Письмо сие орошено было моими слезами. Я хотел еще много к нему прибавить... Наконец поехал я с отцом моим, который соединил в себе всю мою горячность, все мои старания, и уже во время сего путешествия признался я ему в несчастной моей страсти. Отец мой был мне друг: он пролил вновь слезы о моей судьбине. Мы окончали наш путь. Один из злодеев, влеком будучи единою своею злобою, лишил меня моего места, и я впал в ужаснейшую нищету. Я вопиял о помощи, пред всеми проливал горькие слезы, все видели почтенную старость отца моего, никто не тронулся отверстым его гробом, все очи свои от меня отвратили, все сердца окаменели! Нет на земле человечества. Индейские чудовища столько были люты, как и европейские. Наконец остались мы в пещере на берегу моря. Там бедность, там голод терзали моего несчастного отца. Я лобызал его, держал в моих объятиях, призывал на помощь природу, обновлял жизнь его некоторыми травами, из коих сок выжимал я на иссохшие и умирающие уста его. Я увидел его испускающего последние воздыхания. Скоро отчаяние, бешенство овладели всеми моими чувствами. Я выбежал из пещеры; ярость дух мой исполнила. Вдруг увидел я индейцев, сражающихся с европейцами, сии-то особливо возобновили мою к себе ненависть и отвращение. Я знал, что они считают себя просвещенными воспитанием, знающими долг

431

естественный, и первыми людьми... Вы свидетели были моего бешенства, моего исступления: я хотел разрушить всю природу... Отец мой, конечно, умер... умер, конечно, с голоду... Ах! для чего спасли вы жизнь мою? Дайте избавиться мне от сего несносного бремени: вы знаете теперь все мои несчастия. Как мне облегчить их, как не умереть мне! Ты кажешься мне непохож на людей, на сих варваров; кажется, знаешь ты сожаление: оставь умереть меня, ты большего благодеяния сделать мне не можешь...
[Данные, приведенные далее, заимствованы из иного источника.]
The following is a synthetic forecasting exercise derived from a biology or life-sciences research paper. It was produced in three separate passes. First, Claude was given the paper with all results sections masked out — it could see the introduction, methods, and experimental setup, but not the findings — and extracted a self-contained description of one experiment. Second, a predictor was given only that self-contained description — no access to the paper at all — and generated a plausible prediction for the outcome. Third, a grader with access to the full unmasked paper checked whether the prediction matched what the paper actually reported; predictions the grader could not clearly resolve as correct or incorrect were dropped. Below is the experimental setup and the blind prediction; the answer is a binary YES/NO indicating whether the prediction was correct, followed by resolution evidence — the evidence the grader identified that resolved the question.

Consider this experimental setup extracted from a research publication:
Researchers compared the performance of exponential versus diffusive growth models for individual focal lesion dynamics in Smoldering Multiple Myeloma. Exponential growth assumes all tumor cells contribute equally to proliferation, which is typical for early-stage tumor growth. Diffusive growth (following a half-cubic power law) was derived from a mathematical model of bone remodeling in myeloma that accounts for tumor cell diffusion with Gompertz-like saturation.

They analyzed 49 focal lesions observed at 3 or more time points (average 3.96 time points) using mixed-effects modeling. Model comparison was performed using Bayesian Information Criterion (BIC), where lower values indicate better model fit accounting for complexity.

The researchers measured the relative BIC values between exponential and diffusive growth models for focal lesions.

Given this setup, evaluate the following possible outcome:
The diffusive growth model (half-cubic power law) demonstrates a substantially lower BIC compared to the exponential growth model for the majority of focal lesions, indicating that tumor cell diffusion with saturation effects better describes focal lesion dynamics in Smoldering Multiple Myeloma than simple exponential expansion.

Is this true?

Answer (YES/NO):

— Я не допущу умереть тебя, — вскричал Сидней, обнимая его, — ты нашел теперь сердце, нашел друга; не думай, чтоб все люди были бесчеловечны: ты увидишь, что есть из них нежные и чувствительные. Я хочу быть тебе вместо отца... Скажи мне свое имя...

— Силлием называюсь я.

— Любезный Силли, ты будешь моим сыном...

— Ах! дражайший благодетель! Отец, отец мой!.. Но увы! уж нет его на свете.

Сидней удвоил старание свое и горячность возвратить сему несчастному жизнь, которой он избежать старался; уже два дня здоровье его укрепляться начинало.

— Пойдем, — говорил ему Сидней, — я хочу помирить тебя с родом человеческим; пойдем, друг мой, подай мне руку. — Он повел его к ближнему шатру.

— Какое зрелище! Дражайший родитель, тебя ль я обнимаю! — вскричал Силлий. Приключение сие таково было, каковых описать невозможно. Силлий упал на шею старика, который ничего произнести не мог, кроме сих слов: «О сын мой! любезный сын мой!» То обнимал он его, то лобызал Сиднеевы руки.

— Ты мне сына возвращаешь, великодушный чужестранец! Ты одну душу другой возвращаешь! Наслаждайся сим зрелищем. Оно самих богов достойно; оно приятное дело твоего благотворения.

Силлий отверзает очи.

— Любезный родитель, я еще тебя вижу, ты живешь!..

— Я был столько счастлив, — говорил Сидней, — что мог подать тебе сей знак моего дружества. Я сам

432

ходил в ту пещеру, о которой ты мне сказывал; я нашел там почтенного твоего родителя в руках одного банианца, который укреплял ослабевшие его силы и который принес ему пищу. Ты видишь, что в Индии есть люди. Я велел его перенести сюда. Живите оба, чтоб меня любить...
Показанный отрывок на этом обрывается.